About this exercise
Keep the wording of each record exactly the same when you repeat it, and leave out pictures.

Records for processing

•••••

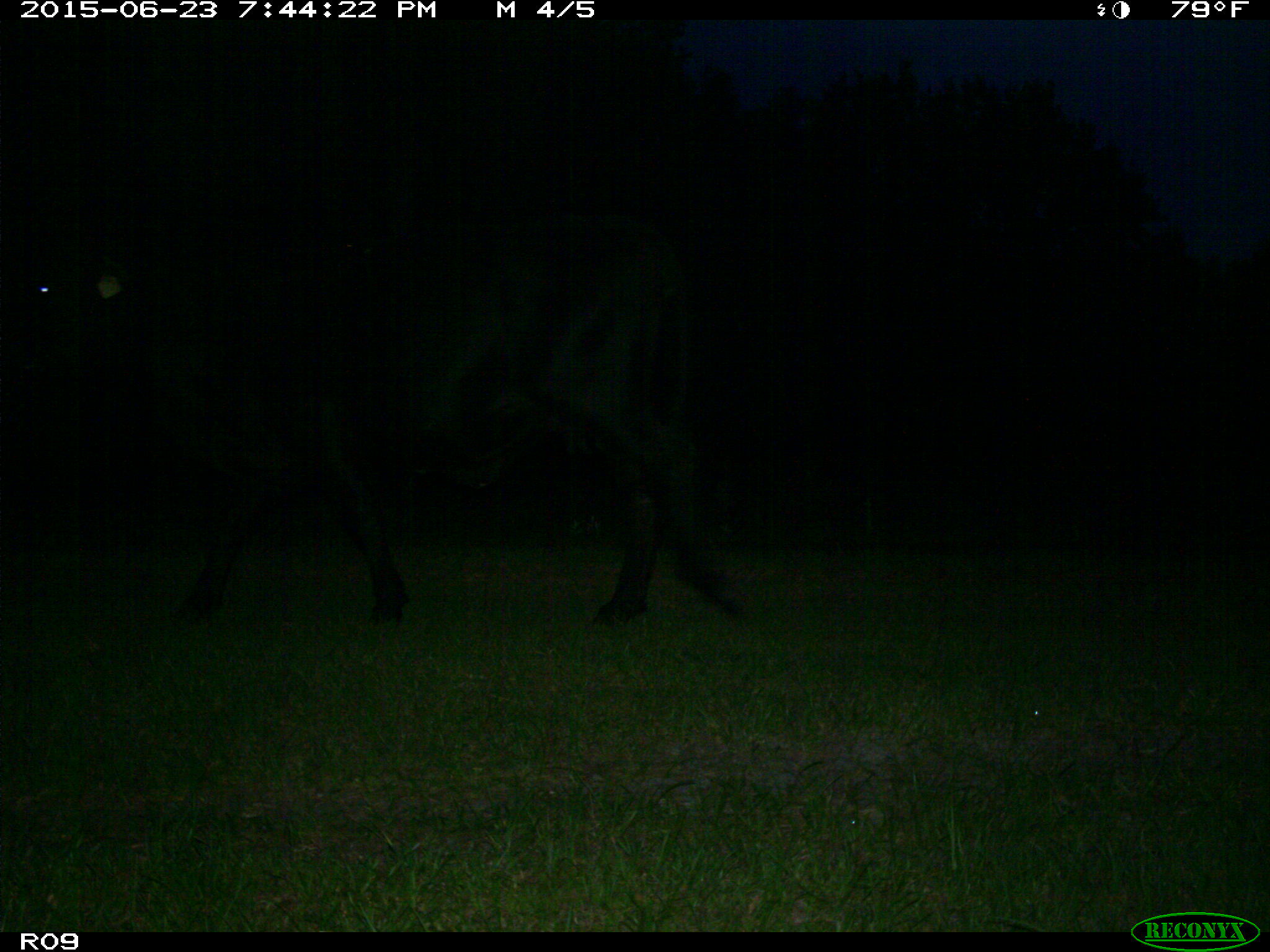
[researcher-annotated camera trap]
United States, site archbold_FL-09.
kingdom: Animalia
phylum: Chordata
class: Mammalia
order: Artiodactyla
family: Bovidae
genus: Bos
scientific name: Bos taurus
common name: domestic cow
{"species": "Bos taurus (domestic cow)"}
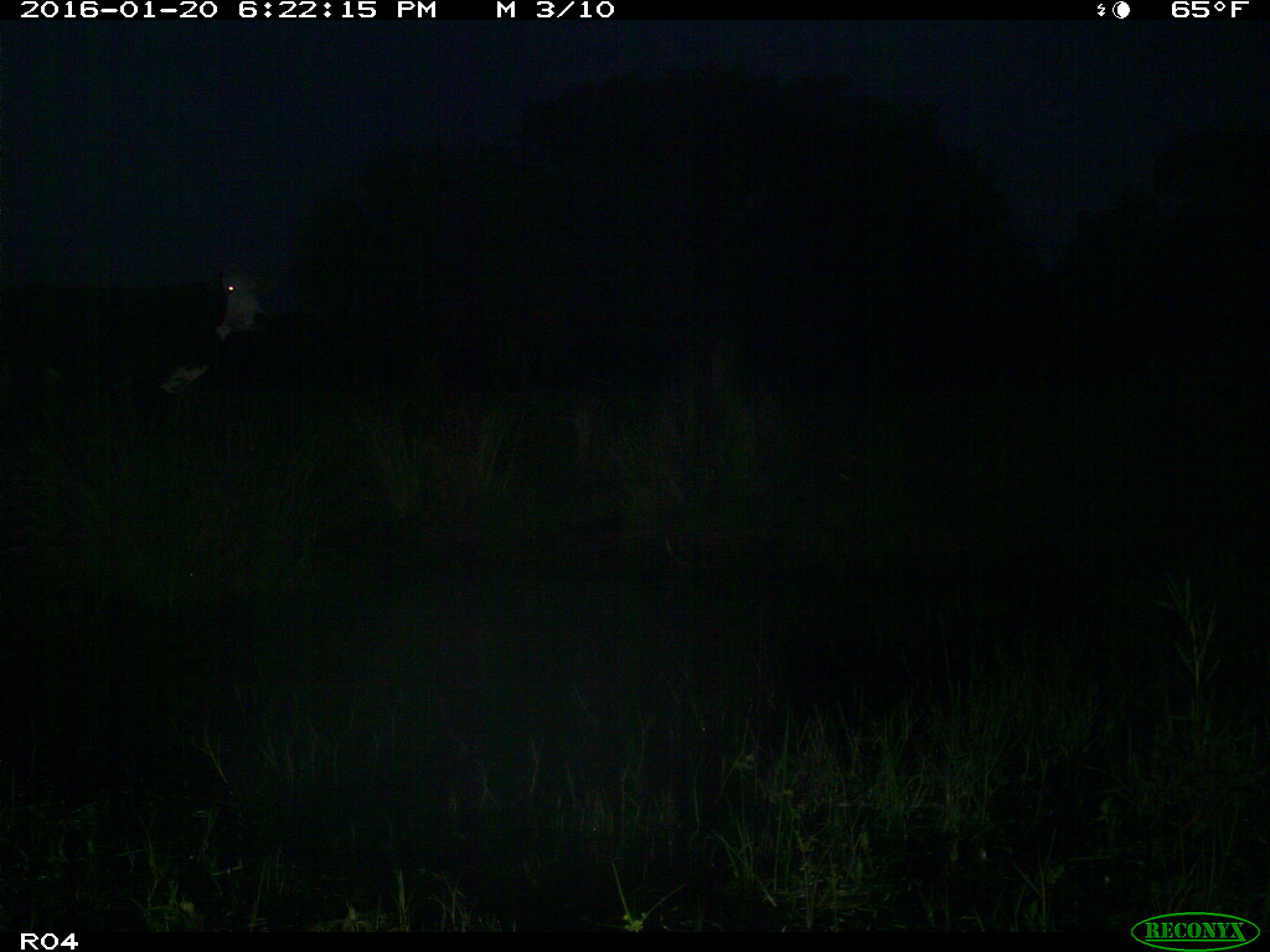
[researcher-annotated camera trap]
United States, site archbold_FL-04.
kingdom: Animalia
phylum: Chordata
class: Mammalia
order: Artiodactyla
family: Bovidae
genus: Bos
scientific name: Bos taurus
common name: domestic cow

•••••

Written answer
[researcher-annotated camera trap]
United States, site archbold_FL-09.
kingdom: Animalia
phylum: Chordata
class: Mammalia
order: Artiodactyla
family: Bovidae
genus: Bos
scientific name: Bos taurus
common name: domestic cow
{"species": "Bos taurus (domestic cow)"}
[researcher-annotated camera trap]
United States, site archbold_FL-04.
kingdom: Animalia
phylum: Chordata
class: Mammalia
order: Artiodactyla
family: Bovidae
genus: Bos
scientific name: Bos taurus
common name: domestic cow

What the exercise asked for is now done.